Putin’s not buying it. Russian diplomats told Security Council colleagues yesterday to forget about not only military authorization, but also about any new sanctions, including a Syrian arms embargo.

Russia’s deputy foreign minister, Gennady Gatilov, said in Moscow, “Consideration in the Security Council of any new measures to influence the situation now would be premature.”

Putin is concerned that if Assad goes, so will the Russian fleet’s remaining access to warm waters: the Syrian port of Tarsus. He’s probably right. Unlike Yemen’s complex situation, Syria’s civil war is at its core a struggle between Assad’s ruling minority sect, the Alawites, and the Sunni majority. It’s a winner-take-all battle, so an Alawite loss will likely be Moscow’s, too.

The battle lines are also regional. Shiite Iran and Hezbollah (its Lebanese satellite) arm, train and finance Assad’s forces; Sunni powers — Turkey, Saudi Arabia, Qatar — back the rebels. (The chaos also attracts pro-Sunni jihadis).

Russia sends arms to Assad, even as the West preaches against “militarization” of Syria’s armed bloodbath andasWashington continues to play with that Russian “reset” button.

We’re left with nothing but the Annan plan for Syria — even though its central component, a “ceasefire,” never took effect, and even though the 300 UN monitors that Annan sent to Syria are reduced to counting the corpses.

Our UN ambassador, Susan Rice, has been the administration’s most vocal skeptic of the Annan plan.
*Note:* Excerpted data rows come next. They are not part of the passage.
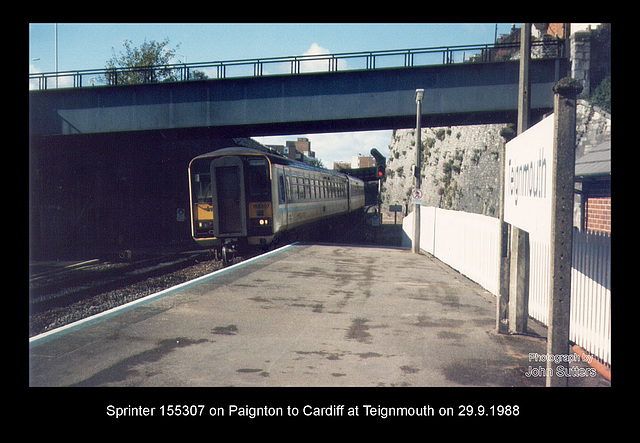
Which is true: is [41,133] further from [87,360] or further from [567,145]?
[567,145]

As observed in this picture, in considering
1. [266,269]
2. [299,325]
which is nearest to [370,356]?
[299,325]

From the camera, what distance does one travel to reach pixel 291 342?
6.05 meters

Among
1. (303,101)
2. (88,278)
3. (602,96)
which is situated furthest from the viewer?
(602,96)

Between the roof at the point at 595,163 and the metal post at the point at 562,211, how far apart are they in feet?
39.1

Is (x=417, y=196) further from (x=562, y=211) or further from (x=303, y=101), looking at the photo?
(x=562, y=211)

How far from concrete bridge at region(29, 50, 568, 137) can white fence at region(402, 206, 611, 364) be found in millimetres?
8852

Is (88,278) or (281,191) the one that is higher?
(281,191)

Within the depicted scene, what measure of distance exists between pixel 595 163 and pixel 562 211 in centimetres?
1347

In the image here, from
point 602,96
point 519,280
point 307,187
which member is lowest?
point 519,280

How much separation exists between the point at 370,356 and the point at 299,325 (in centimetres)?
155

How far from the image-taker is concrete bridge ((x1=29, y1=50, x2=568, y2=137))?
20.9m

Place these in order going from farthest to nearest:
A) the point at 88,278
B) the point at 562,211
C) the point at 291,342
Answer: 1. the point at 88,278
2. the point at 291,342
3. the point at 562,211

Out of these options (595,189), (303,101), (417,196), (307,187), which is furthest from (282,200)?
(595,189)

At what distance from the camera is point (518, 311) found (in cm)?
682
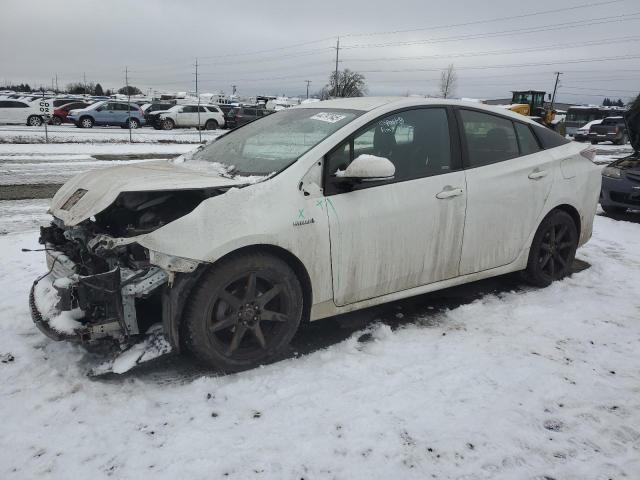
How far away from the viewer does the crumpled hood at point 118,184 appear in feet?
9.54

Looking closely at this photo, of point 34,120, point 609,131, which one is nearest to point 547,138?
point 34,120

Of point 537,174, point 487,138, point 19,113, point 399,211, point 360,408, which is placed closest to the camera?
point 360,408

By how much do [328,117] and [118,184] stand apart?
153 cm

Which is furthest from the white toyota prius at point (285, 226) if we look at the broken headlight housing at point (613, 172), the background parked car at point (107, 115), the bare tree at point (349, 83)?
the bare tree at point (349, 83)

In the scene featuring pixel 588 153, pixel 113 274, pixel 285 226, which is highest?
pixel 588 153

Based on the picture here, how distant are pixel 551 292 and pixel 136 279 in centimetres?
358

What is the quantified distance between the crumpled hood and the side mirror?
67 centimetres

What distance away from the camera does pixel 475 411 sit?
2732mm

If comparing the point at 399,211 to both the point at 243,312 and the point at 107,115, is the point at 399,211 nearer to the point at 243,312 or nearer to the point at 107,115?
the point at 243,312

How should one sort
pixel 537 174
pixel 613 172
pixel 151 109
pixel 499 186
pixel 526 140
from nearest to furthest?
pixel 499 186 → pixel 537 174 → pixel 526 140 → pixel 613 172 → pixel 151 109

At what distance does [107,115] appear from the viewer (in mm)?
27828

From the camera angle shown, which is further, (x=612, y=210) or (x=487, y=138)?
(x=612, y=210)

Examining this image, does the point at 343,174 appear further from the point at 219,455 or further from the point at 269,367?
the point at 219,455

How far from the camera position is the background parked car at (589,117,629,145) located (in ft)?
99.1
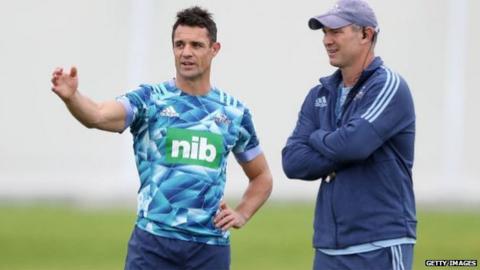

Yesterday she told reporters, “We may be beginning to see the wheels coming off of this bus.” But, like the rest of the administration, she has yet to pitch any other plan.

Any alternative to a diplomatic, UN-based Syria policy carries political risks that the administration plainly refuses to take on in this election year. So we’ll likely just pray for the wheels to stay on so we continue to ride this bus downhill. In neutral.

America and our allies will pay for it later on.